--- EXERCISE REQUIREMENTS ---
Search the records for the string "specifically", and show each line where it appears.

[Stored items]
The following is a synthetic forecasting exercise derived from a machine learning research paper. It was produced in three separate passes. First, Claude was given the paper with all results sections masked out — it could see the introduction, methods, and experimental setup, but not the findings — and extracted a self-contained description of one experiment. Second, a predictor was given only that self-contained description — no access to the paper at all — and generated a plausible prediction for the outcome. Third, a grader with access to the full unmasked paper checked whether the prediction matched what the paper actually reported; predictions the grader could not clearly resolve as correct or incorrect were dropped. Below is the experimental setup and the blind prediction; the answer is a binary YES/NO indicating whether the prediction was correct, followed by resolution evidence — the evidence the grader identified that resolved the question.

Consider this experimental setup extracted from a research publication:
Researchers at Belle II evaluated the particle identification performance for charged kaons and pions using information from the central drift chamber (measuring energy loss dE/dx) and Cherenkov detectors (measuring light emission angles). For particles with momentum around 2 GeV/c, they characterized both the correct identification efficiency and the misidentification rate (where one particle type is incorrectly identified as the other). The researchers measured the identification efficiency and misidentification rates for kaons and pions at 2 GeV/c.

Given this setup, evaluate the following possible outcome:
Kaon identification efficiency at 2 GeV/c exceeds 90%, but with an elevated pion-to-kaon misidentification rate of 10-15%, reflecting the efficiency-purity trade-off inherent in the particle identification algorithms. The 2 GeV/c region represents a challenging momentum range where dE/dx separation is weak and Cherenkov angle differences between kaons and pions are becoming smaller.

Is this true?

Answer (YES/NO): NO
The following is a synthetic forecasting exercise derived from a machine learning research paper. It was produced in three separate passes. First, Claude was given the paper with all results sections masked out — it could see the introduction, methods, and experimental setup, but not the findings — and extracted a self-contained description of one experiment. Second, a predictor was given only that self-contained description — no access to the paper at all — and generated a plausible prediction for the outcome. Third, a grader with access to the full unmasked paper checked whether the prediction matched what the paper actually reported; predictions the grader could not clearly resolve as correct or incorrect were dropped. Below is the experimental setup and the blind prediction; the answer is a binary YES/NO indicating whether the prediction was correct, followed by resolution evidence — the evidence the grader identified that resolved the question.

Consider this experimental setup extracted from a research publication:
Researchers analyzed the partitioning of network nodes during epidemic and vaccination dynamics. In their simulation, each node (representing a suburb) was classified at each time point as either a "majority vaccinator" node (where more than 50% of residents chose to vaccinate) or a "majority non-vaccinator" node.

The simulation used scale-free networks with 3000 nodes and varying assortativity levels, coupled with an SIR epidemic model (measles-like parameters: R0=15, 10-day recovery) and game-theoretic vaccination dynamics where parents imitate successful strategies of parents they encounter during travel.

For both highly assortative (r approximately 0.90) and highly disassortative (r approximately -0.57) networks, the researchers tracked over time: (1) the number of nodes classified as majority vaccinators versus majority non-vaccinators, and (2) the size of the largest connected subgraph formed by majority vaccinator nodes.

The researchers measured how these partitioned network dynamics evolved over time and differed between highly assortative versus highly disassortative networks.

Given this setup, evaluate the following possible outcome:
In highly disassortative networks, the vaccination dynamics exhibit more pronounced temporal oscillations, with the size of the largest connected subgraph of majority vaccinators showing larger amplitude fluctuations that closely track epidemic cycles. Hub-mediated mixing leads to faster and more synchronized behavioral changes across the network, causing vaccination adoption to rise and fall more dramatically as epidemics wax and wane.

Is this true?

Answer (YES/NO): NO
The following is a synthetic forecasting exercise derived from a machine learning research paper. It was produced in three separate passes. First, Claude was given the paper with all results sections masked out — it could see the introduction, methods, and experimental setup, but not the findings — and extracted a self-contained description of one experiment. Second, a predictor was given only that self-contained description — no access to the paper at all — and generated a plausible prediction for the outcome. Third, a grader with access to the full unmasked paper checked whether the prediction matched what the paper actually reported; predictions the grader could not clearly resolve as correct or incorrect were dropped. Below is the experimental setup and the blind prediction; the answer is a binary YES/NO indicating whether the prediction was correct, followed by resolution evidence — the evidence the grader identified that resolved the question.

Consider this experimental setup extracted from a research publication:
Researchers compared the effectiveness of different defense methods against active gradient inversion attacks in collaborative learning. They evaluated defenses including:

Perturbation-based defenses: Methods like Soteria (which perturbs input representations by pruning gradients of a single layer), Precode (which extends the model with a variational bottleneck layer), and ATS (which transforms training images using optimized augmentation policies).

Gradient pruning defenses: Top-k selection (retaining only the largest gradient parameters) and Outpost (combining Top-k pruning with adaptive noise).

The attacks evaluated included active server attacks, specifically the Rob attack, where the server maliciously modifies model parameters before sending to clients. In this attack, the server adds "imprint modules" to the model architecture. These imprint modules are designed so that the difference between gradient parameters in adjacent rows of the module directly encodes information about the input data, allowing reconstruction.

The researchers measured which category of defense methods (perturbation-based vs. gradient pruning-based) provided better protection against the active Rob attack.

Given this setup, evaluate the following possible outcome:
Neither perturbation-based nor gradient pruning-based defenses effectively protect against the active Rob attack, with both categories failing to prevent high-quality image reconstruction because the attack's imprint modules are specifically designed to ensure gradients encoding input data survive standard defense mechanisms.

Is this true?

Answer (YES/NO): NO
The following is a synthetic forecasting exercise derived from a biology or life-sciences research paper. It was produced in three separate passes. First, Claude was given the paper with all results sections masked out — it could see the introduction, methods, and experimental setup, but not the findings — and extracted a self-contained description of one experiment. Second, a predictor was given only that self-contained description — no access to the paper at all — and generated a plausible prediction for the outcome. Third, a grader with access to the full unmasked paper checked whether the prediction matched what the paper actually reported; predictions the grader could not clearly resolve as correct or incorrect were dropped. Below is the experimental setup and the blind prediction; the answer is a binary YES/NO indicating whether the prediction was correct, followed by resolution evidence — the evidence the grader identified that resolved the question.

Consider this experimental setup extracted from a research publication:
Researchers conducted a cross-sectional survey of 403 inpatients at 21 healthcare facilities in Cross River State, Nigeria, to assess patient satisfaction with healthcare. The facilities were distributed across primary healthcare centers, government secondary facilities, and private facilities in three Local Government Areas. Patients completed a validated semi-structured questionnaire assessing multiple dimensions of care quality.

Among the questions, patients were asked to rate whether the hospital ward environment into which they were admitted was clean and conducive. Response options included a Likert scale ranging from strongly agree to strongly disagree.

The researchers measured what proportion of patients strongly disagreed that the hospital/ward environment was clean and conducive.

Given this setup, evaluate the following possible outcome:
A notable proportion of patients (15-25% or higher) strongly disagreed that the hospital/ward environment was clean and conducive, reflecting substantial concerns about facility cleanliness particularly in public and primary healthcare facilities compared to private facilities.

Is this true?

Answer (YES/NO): YES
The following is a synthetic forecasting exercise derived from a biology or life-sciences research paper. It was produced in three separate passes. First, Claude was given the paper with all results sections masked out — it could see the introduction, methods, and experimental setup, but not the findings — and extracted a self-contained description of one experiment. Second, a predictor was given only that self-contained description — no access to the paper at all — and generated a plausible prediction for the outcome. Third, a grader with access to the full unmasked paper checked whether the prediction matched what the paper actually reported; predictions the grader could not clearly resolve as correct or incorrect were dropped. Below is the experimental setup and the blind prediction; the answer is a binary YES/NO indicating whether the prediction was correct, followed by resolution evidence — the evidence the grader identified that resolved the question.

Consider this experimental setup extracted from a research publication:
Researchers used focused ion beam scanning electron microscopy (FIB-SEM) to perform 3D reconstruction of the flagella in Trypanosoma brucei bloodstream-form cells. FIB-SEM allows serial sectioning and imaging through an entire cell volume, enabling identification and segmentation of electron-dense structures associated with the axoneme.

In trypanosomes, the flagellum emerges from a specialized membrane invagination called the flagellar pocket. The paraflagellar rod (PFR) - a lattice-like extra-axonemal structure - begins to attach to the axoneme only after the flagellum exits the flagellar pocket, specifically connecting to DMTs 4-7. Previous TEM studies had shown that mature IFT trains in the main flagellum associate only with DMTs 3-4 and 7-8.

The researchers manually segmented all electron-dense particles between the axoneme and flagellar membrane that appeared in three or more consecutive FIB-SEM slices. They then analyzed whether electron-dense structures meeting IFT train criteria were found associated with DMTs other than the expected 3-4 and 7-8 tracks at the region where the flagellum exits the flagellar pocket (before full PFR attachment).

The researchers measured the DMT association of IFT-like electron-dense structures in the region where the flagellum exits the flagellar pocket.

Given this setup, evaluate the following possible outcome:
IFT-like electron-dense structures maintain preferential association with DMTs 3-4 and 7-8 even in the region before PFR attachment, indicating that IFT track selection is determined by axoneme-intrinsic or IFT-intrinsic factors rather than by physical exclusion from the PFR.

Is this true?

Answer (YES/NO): NO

--- RESULT OF THE EXERCISE ---
The attacks evaluated included active server attacks, specifically the Rob attack, where the server maliciously modifies model parameters before sending to clients. In this attack, the server adds "imprint modules" to the model architecture. These imprint modules are designed so that the difference between gradient parameters in adjacent rows of the module directly encodes information about the input data, allowing reconstruction.
Neither perturbation-based nor gradient pruning-based defenses effectively protect against the active Rob attack, with both categories failing to prevent high-quality image reconstruction because the attack's imprint modules are specifically designed to ensure gradients encoding input data survive standard defense mechanisms.
In trypanosomes, the flagellum emerges from a specialized membrane invagination called the flagellar pocket. The paraflagellar rod (PFR) - a lattice-like extra-axonemal structure - begins to attach to the axoneme only after the flagellum exits the flagellar pocket, specifically connecting to DMTs 4-7. Previous TEM studies had shown that mature IFT trains in the main flagellum associate only with DMTs 3-4 and 7-8.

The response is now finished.